■ **KUTIPAN PILIHAN**:
┌──

Sabtu 21 May 2016 21:58 WIB

Sekjen PPP: Politikus 'Mualaf' tak Mau Islah

Rep: Reja Irfa Widodo/ Red: Karta Raharja Ucu
Bendera PPP
Foto: Yogi Ardhi/Republika
Bendera PPP

REPUBLIKA.CO.ID, JAKARTA -- Sekjen PPP hasil Muktamar VIII, Arsul Sani, mengungkapkan, masih ada sejumlah pihak di PPP yang belum menerima islah seutuhnya. Arsul pun menyebut, pihak-pihak tersebut adalah politikus 'mualaf' yang baru bergabung di PPP pada akhir tahun 2014.

Bahkan, Arsul menyebutkan, para politikus 'mualaf' itu tidak memilih PPP dalam Pemilihan Legislatif (Pileg) pada 2014 silam. ''Yang keukeuh belum mau islah itu sesungguhnya segelintir politisi 'mualaf' di PPP. Di antara mereka bahkan ada yang baru bergabung di PPP pada akhir 2014. Jadi dalam Pileg April 2014-pun sepertinya (mereka) belum memilih PPP,'' ujar Arsul dalam keterangan resmi yang diterima Republika.co.id, Sabtu (21/5).

Tidak hanya itu, Arsul menilai, para politisi 'mualaf' di PPP itu selalu memberikan penyesatan informasi terkait Putusan MA RI No.601 K/Pdt.Sus./2015. Putusan MA ini selama ini dianggap sebagai dasar sebagai keabsahan kepengurusan PPP dengan Ketua Umum Djan Faridz.

''Padahal putusan MA diatas mengabulkan gugatan intervensi dari H.Majid Kamil, putra Almukarom KH Maemum Zubair, bukan mengabulkan Djan Faridz. Mereka menginfokan seolah-olah dalam Putusan MA itu yang dikabulkan adalah gugatan Djan Faridz,'' ucap Arsul.

└──

■ **DATA BERIKUT**:
┌──

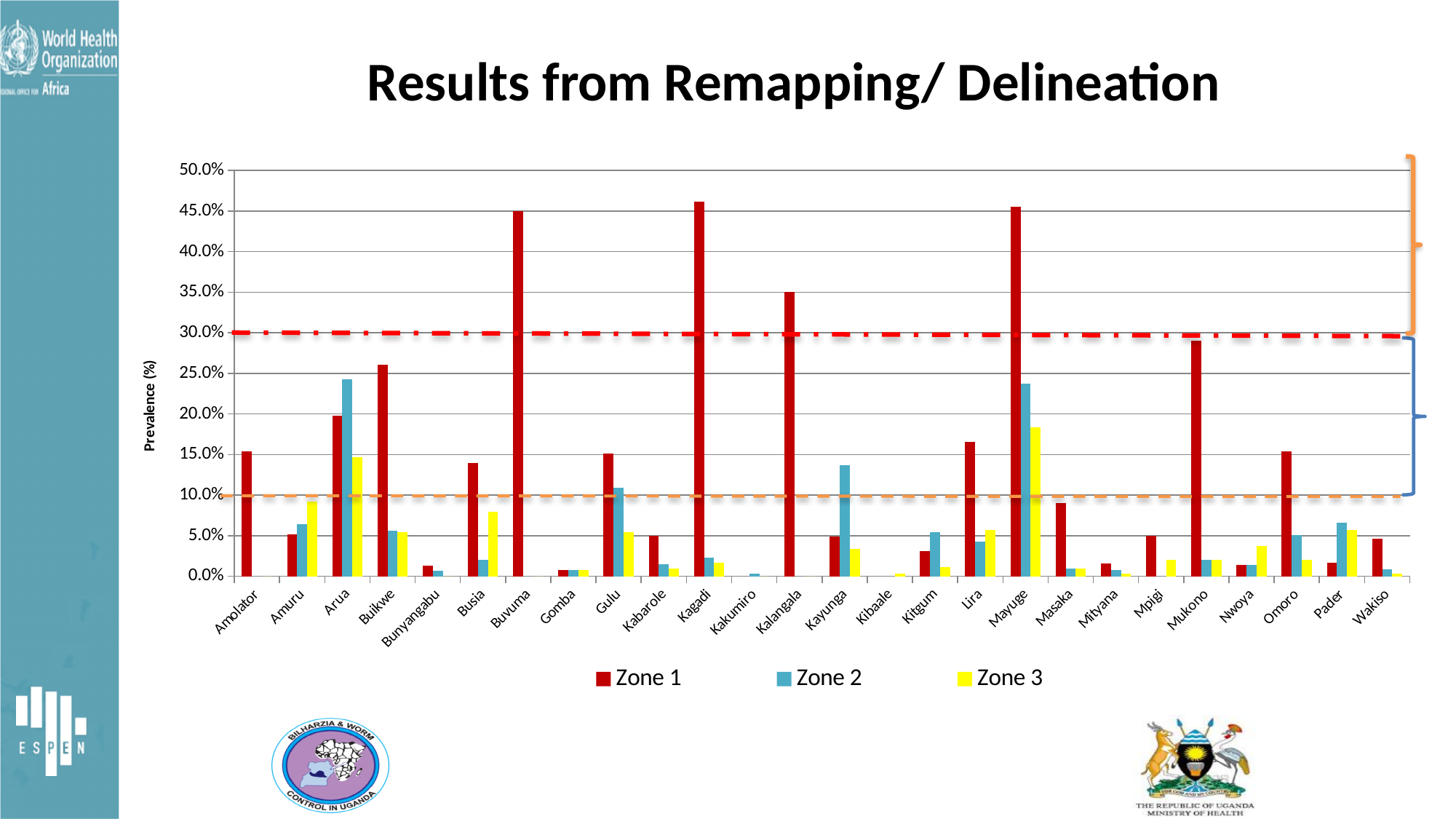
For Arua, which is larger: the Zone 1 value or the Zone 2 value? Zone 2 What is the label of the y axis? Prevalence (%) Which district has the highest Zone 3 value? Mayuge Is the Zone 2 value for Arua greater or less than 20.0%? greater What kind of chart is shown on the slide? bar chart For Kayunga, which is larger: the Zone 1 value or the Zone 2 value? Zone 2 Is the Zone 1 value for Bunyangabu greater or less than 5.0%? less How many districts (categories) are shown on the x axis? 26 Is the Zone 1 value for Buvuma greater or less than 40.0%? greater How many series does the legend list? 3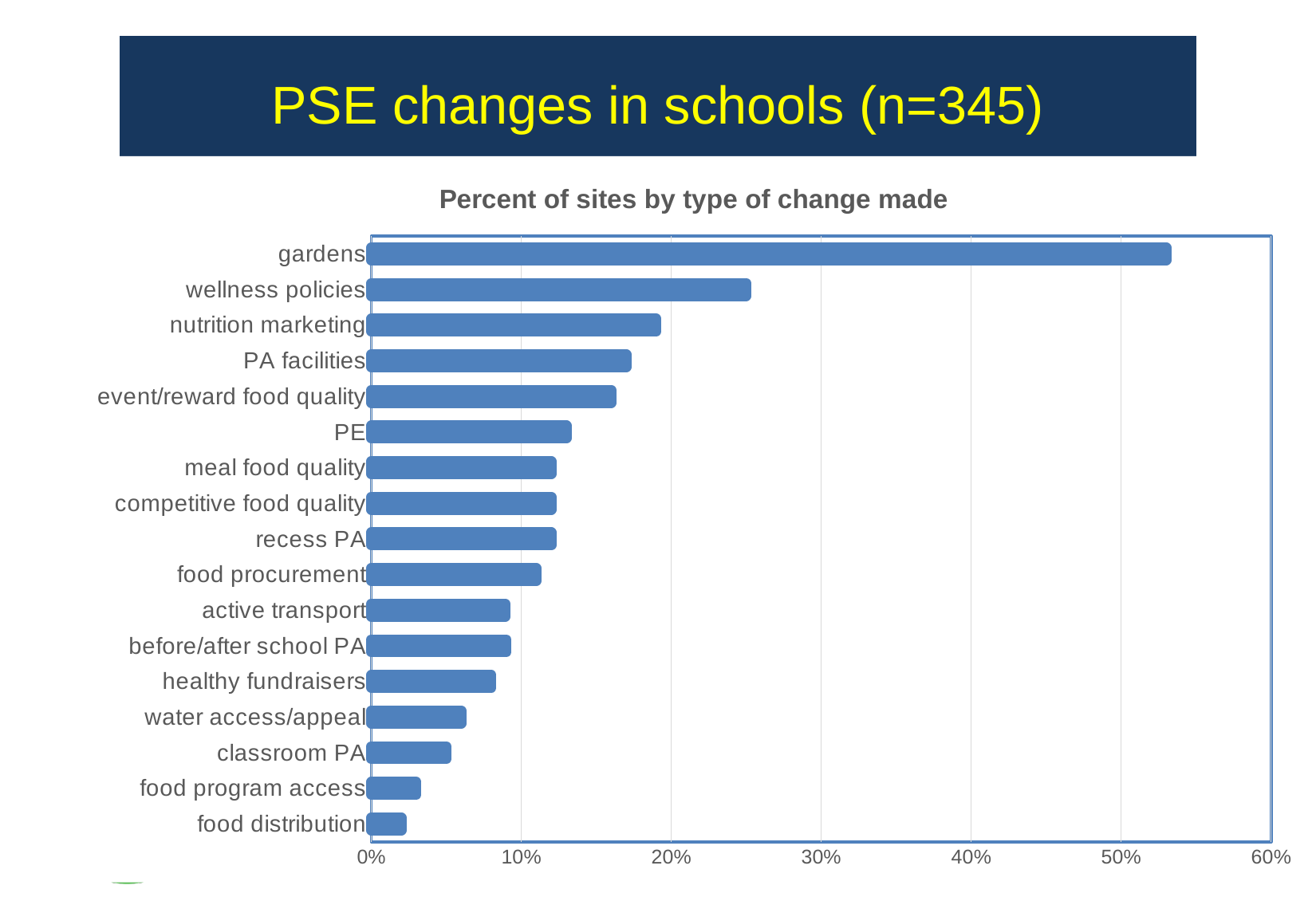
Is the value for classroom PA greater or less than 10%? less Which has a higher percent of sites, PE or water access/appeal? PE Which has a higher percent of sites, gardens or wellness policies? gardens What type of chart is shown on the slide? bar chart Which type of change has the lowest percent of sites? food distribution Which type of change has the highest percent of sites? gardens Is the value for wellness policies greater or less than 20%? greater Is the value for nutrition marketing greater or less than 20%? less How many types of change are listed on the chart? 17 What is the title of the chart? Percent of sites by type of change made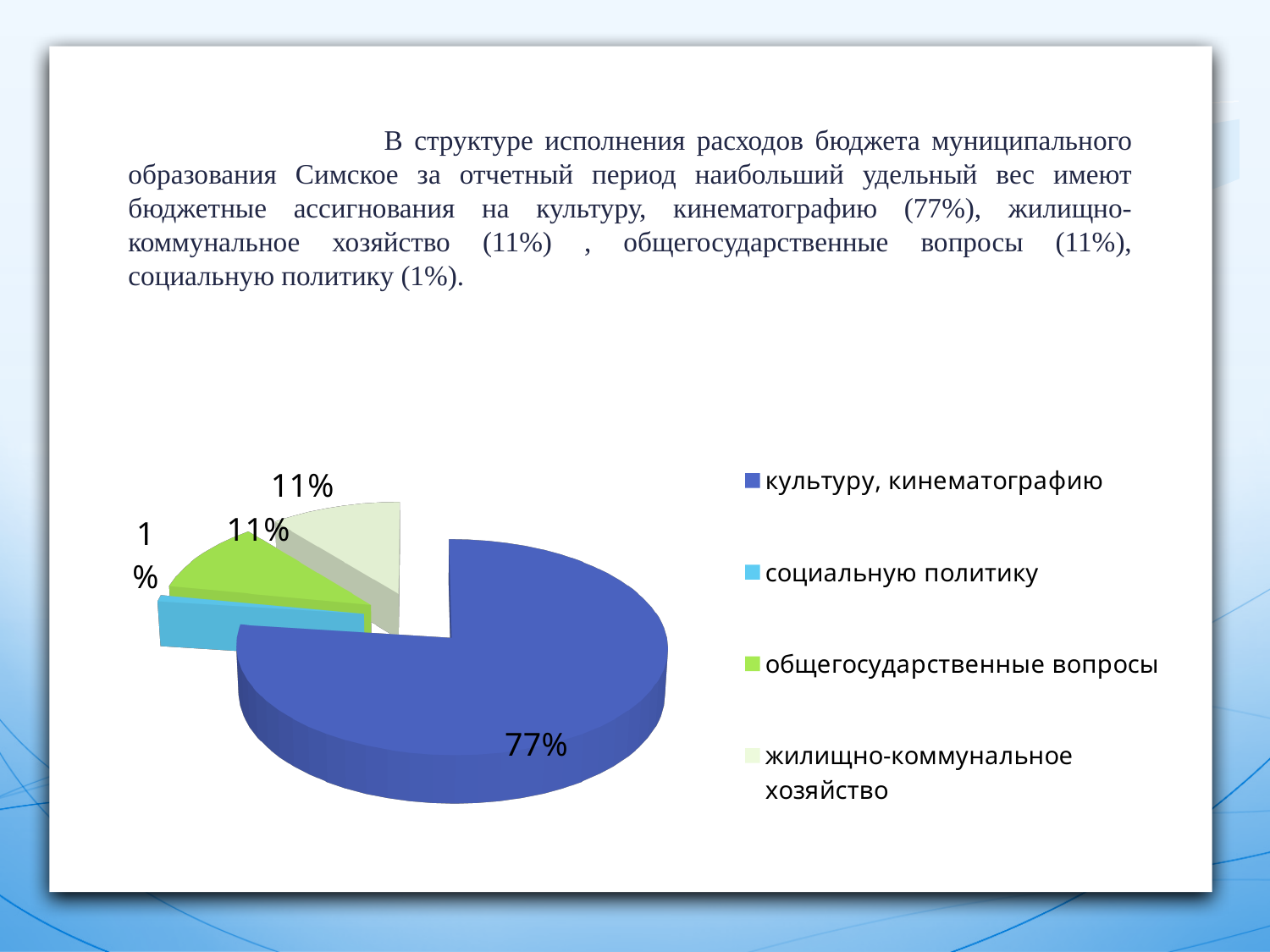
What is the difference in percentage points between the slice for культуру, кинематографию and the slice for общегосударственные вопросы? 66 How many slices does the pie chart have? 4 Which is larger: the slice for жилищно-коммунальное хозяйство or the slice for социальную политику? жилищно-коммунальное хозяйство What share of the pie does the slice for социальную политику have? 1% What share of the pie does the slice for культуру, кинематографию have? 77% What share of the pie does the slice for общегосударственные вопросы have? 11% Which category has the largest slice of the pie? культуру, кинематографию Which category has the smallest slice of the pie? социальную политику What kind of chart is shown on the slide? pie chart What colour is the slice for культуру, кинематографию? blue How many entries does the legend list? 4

└──

■ **DAFTAR TUGAS**:
1. Salin kata demi kata bagian berita tentang PPP di atas yang diawali kata-kata berisi "Tidak hanya itu, Arsul" dan ditutup dengan "Umum Djan Faridz.".
2. Menurut berita tentang PPP di atas, gugatan intervensi siapa yang dikabulkan oleh putusan MA?
3. Tolong lanjutkan berita tentang PPP di atas dari titik terakhirnya berhenti.

■ **JAWABAN PER NOMOR**:
1.
Tidak hanya itu, Arsul menilai, para politisi 'mualaf' di PPP itu selalu memberikan penyesatan informasi terkait Putusan MA RI No.601 K/Pdt.Sus./2015. Putusan MA ini selama ini dianggap sebagai dasar sebagai keabsahan kepengurusan PPP dengan Ketua Umum Djan Faridz.

2. Gugatan intervensi H. Majid Kamil, putra Almukarom KH Maemum Zubair.

3.
Sedangkan dalam prinsip hukum perdata, hanya pihak yang dikabulkan gugatannya yang berhak meminta putusan pengadilan dilaksanakan, dalam hal ini adalah Majid Kamil. Namun, saat ini, Majid Kamil telah berislah dan mengikuti Muktamar VIII PPP, April 2016 lalu. Bahkan, Majid Kamils juga sudah menjadi pengurus harian DPP PPP masa bakti 2016-2021 sebagai Ketua Bidang Penguatan Ideologi PPP.

Pun dengan tuntutan terhadap Menteri Menteri Hukum dan Ham (Menkumham) untuk segera menjalankan Putusan MA tersebut. Padahal, Menkumham bukan pihak yang ikut digugat dan berperkara dalam Putusan MA tersebut.

Sehingga Menkumham tidak bisa dipaksa untuk melaksanakan Putusan MA itu. Terlebih, kubu kepengurusan Djan Faridz juga tidak bisa menjelaskan soal perubahan susunan kepengurusan tingkat pusat sebagai syarat administrasi pengesahan.

''Namun, kubu Djan Faridz tidak pernah membuka fakta-fakta diatas kepada publik. Sebaliknya, yang digemborkan kepada publik seolah-olah Menkumham tidak patuh pada hukum dan mengabaikan Putusan MA,'' ujar Arsul, yang juga terdaftar sebagai Anggota Komisi Hukum DPR RI tersebut.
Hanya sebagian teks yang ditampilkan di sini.